### TASKS
- A) In the post below on the Tasmanian election, how many people were in the sample for the uComms poll?
- B) List each party or group given a vote share in the uComms poll that the Tasmanian election post below describes, along with that share.

Tasmanian election minus eight days

Another poll from Tasmania suggesting the Liberals are set to retain government without recovering their majority.

With just over a week to go, the only new item of polling to emerge for the Tasmanian state election over the past week has been a uComms poll for the Australia Institute. The results are distinctly poor for Labor, who are credited with just 23.0% of the vote (compared with 28.2% in 2021) and broadly in line with other polling in having the Liberals on 37.1% (48.7%). The Greens are 13.7% (12.4%), with the major parties’ losses mostly absorbed by the Jacqui Lambie Network (who are only running in four of the five divisions) on 8.5%, a generic independent category on 12.8% and “others” on 5.0%. The poll was conducted early last week, on Monday and Tuesday, from a sample of 1174.

For a good deal more on the Tasmanian election, you can listen below to a discussion earliest this week between myself and Ben Raue of The Tally Room on the latter’s podcast. Notably with respect to the poll numbers just described, subjects canvassed include the tendency for generic independent categories to catch voters who drift back to the established parties upon discovering that none of the specific independents in their electorates catch their interest.

### GIVEN RECORDS
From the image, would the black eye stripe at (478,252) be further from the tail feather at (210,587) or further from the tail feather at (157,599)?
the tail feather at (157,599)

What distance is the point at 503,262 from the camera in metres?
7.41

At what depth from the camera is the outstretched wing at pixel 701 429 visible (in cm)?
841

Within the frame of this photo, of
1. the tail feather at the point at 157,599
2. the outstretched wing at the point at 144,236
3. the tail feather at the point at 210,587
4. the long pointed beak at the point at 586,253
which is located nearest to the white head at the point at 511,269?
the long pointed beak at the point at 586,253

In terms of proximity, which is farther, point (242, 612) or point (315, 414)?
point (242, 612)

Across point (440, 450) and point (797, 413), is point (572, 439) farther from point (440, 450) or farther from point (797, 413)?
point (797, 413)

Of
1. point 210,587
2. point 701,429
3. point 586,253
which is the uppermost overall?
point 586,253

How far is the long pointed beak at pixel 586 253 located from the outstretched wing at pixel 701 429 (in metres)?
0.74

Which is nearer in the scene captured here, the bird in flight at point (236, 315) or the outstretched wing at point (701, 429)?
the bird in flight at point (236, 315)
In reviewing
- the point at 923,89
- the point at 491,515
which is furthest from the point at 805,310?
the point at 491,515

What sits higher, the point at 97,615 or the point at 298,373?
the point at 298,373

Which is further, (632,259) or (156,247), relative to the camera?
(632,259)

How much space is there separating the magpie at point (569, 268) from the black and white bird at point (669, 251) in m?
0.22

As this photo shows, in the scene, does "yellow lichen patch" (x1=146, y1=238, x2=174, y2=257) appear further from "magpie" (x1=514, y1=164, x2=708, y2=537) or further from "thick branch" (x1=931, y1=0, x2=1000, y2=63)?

### WRITTEN RESPONSES
- A) 1174

- B)
Liberals: 37.1%
Labor: 23.0%
Greens: 13.7%
Generic independent category: 12.8%
Jacqui Lambie Network: 8.5%
Others: 5.0%